While we’re digging back to old decisions made earlier this season, I absolutely hated the Brody plot where he was strangely assigned to drive the tailor from Gettysburg, and ended up killing him.  I kind of understand what the writers wanted to get out of Brody from that scene, but the entire endeavor seemed ham fisted and out of character for the type of job Brody would be given on the show by his handlers.

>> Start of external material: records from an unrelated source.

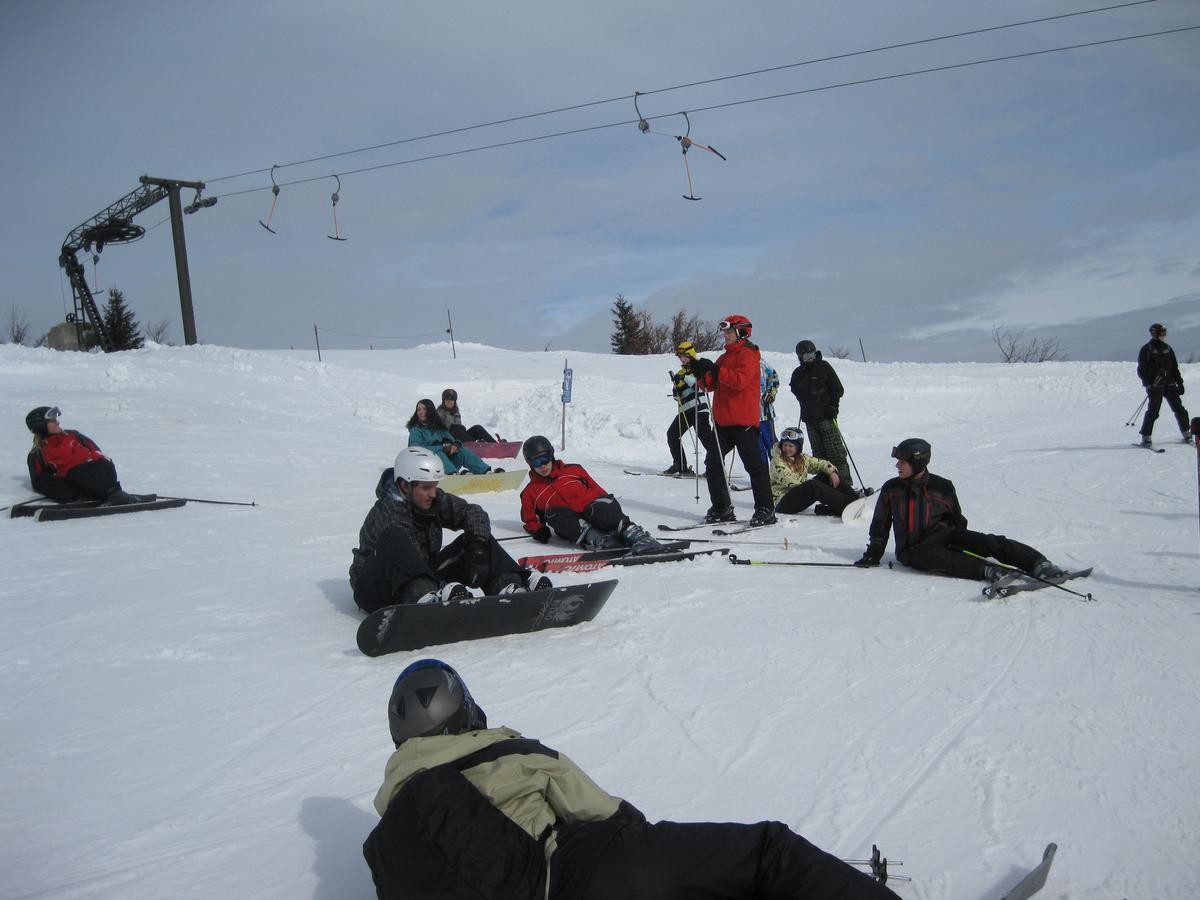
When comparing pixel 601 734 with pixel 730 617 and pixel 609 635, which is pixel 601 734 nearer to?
pixel 609 635

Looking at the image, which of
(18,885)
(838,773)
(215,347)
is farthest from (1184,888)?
(215,347)

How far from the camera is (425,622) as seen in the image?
16.3 feet

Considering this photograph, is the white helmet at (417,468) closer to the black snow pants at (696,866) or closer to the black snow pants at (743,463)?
the black snow pants at (696,866)

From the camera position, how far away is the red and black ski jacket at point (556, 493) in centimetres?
826

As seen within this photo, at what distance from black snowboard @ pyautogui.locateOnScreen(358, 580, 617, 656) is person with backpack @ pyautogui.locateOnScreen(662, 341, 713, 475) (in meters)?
3.87

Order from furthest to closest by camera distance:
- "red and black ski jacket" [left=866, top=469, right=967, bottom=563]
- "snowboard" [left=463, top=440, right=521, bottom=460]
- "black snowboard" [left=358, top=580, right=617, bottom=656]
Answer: "snowboard" [left=463, top=440, right=521, bottom=460] → "red and black ski jacket" [left=866, top=469, right=967, bottom=563] → "black snowboard" [left=358, top=580, right=617, bottom=656]

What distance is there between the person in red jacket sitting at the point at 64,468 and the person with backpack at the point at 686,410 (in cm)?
608

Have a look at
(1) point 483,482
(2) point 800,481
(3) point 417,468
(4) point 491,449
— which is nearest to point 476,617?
(3) point 417,468

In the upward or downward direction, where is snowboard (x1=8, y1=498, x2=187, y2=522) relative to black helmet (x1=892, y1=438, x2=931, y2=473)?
upward

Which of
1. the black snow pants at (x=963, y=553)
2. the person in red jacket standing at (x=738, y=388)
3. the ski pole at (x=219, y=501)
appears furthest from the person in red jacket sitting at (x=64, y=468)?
the black snow pants at (x=963, y=553)

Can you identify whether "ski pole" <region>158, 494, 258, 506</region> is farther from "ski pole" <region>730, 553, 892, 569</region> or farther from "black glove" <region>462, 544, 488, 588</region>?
"ski pole" <region>730, 553, 892, 569</region>

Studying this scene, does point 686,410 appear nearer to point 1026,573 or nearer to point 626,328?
point 1026,573

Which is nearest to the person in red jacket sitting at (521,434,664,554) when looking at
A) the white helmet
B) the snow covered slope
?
the snow covered slope

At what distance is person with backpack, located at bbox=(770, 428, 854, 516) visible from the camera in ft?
30.2
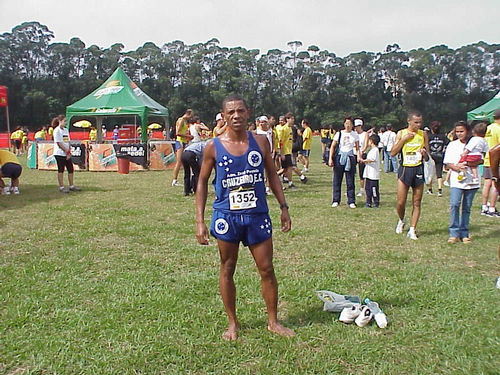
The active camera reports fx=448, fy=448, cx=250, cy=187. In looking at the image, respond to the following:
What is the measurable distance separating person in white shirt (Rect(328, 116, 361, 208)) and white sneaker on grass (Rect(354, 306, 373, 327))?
5475 mm

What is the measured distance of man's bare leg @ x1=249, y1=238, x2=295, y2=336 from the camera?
133 inches

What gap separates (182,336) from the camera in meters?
3.53

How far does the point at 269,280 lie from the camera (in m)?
3.45

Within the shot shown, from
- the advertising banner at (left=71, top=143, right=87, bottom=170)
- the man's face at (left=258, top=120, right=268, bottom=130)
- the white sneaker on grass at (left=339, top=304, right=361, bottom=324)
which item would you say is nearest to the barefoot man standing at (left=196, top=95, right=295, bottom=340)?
the white sneaker on grass at (left=339, top=304, right=361, bottom=324)

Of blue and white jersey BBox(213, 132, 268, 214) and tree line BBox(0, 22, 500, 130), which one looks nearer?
blue and white jersey BBox(213, 132, 268, 214)

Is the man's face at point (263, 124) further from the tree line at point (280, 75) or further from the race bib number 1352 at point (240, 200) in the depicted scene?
the tree line at point (280, 75)

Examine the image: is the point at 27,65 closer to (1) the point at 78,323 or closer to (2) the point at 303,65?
(2) the point at 303,65

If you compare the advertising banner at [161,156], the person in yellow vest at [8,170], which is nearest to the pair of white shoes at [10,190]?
the person in yellow vest at [8,170]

I don’t like that it seems like the CIA is made up of four people; more characters doesn’t always equal better in a show, but to some extent it often does.  Fewer characters limits what you can do with every character, and even with fewer main characters, it’s possible to feel like a real world by at least having minor characters buzzing around, instead of just four people. I don’t expect the show to be real life believable.  It’s not The Wire; very few shows have that feeling of being absolutely real.  But I did feel the show expanded its bounds for realism in the second season beyond the barriers it had set up in the first.  Abu Nazir’s hands on treatment, of not only being in the states but kidnapping Carrie, believability aside, just felt more 24-like than Homeland-like.   It’s not that shows can never been implausible  it’s that once they set the boundaries for the relative level of implausibility in the show, they shouldn’t exceed that.